Convénceme de que...
Cómo usar esta actividad
Trabajo individual
El estudiante lee la tarjeta (por ejemplo: “Trabajar desde casa es mejor que ir a la oficina”) y dispone de 1–2 minutos para preparar cómo defender esa idea.
Debe pensar en uno o dos argumentos claros y, si es posible, en un ejemplo que refuerce su punto de vista.
Anima al estudiante a usar conectores, expresiones de matiz y lenguaje persuasivo para estructurar su intervención.

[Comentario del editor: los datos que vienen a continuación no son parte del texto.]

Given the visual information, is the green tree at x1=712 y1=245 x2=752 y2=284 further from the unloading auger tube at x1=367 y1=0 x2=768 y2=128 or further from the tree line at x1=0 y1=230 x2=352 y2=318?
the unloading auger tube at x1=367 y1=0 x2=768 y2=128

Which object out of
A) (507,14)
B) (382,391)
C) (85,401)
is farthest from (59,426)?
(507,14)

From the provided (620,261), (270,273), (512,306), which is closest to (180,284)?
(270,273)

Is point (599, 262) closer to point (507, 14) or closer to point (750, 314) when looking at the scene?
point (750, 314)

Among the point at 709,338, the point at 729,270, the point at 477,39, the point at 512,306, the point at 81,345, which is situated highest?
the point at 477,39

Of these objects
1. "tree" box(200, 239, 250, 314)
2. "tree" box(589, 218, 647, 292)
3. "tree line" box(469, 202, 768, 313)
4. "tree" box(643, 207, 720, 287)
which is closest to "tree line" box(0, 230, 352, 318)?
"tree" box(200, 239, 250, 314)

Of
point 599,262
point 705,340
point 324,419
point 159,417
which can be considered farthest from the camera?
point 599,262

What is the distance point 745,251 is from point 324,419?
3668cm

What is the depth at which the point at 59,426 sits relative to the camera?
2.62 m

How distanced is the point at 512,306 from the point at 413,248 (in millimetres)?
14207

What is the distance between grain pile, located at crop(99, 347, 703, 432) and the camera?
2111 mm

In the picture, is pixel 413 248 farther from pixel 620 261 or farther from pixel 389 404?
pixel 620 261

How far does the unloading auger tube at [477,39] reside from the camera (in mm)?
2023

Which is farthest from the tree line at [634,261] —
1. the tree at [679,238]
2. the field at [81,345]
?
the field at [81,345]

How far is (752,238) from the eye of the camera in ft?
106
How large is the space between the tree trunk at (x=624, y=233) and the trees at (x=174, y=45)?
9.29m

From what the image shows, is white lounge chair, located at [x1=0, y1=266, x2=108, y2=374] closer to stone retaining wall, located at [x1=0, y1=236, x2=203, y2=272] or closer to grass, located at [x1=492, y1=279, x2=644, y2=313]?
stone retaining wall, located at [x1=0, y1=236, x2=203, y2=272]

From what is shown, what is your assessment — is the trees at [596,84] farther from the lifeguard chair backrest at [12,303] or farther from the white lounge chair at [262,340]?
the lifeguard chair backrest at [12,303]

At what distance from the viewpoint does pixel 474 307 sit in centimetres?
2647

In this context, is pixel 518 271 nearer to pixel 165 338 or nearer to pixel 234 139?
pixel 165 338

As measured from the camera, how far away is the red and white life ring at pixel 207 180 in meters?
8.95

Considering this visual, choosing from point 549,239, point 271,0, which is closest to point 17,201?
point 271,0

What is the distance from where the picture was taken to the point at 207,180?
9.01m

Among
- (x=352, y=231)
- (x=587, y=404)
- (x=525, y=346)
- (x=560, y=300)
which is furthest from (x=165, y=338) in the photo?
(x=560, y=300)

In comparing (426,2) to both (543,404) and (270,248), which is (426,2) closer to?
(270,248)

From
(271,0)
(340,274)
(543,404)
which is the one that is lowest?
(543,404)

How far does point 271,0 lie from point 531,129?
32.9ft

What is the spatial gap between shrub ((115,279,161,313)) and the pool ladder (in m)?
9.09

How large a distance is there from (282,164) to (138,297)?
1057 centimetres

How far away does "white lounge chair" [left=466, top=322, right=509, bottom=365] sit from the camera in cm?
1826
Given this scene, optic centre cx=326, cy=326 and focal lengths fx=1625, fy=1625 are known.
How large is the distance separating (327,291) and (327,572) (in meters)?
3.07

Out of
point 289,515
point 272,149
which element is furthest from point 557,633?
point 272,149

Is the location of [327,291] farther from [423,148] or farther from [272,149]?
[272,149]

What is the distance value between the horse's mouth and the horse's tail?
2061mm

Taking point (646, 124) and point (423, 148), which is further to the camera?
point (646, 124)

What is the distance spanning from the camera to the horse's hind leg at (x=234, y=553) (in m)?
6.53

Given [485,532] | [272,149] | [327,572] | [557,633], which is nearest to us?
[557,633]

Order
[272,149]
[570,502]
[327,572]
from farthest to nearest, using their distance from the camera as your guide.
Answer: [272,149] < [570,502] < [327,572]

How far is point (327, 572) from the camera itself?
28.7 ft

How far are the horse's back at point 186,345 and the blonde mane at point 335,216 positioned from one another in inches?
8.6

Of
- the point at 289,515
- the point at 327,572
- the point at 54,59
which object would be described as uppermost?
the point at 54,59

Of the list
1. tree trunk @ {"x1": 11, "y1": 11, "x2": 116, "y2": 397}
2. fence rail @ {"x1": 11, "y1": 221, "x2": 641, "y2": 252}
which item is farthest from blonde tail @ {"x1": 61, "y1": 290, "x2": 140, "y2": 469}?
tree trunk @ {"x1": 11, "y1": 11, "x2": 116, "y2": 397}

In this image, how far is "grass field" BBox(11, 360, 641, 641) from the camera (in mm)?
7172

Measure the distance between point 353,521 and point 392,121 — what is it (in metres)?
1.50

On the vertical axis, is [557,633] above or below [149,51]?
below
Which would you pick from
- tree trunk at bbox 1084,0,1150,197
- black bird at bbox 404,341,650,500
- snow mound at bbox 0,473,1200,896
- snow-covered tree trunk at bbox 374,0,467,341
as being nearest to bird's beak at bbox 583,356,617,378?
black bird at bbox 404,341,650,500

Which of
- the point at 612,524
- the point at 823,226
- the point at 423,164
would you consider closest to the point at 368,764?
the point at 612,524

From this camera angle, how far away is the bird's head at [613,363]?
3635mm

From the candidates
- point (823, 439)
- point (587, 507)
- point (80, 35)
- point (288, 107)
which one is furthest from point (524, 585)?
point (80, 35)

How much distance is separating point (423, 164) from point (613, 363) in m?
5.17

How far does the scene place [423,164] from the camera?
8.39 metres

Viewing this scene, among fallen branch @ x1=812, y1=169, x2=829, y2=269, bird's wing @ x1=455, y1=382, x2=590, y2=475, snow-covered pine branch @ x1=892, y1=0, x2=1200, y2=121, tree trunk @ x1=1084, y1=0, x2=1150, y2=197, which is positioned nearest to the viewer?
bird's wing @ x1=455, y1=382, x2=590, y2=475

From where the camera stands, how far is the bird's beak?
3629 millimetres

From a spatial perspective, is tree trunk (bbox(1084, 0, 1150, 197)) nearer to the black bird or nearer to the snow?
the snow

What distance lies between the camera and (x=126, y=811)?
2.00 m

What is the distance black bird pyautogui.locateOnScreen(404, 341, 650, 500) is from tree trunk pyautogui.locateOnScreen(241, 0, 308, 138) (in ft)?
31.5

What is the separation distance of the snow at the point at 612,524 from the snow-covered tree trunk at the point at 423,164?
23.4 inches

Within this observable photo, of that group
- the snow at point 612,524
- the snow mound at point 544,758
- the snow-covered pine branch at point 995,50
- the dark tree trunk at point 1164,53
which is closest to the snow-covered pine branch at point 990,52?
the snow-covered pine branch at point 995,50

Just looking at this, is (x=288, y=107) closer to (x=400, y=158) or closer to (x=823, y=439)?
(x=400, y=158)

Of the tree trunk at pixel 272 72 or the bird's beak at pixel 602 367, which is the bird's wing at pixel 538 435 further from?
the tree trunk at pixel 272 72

Trabajo en pareja o en grupo
Los estudiantes trabajan en parejas o en grupos pequeños.
Uno de ellos lee la tarjeta y presenta sus argumentos en voz alta con el objetivo de convencer a su compañero.
La otra persona escucha activamente y reacciona al final, explicando si la idea le ha resultado convincente y por qué. También puede adoptar la postura contraria y defender el punto de vista opuesto, transformando la actividad en un breve formato de debate.
Puesta en común
Al finalizar, invita a algunos estudiantes a compartir con el grupo la idea que les ha resultado más convincente o el argumento más interesante que han escuchado.
El resto de la clase puede comentar brevemente, expresar acuerdo o desacuerdo y comparar diferentes perspectivas.
Ideas extra
- Utiliza la misma tarjeta con varios estudiantes para mostrar distintas formas de defender una misma idea.
- Añade una ronda de reformulación, en la que el oyente resume el argumento del compañero.
- Introduce una votación rápida para decidir qué argumento ha sido el más persuasivo.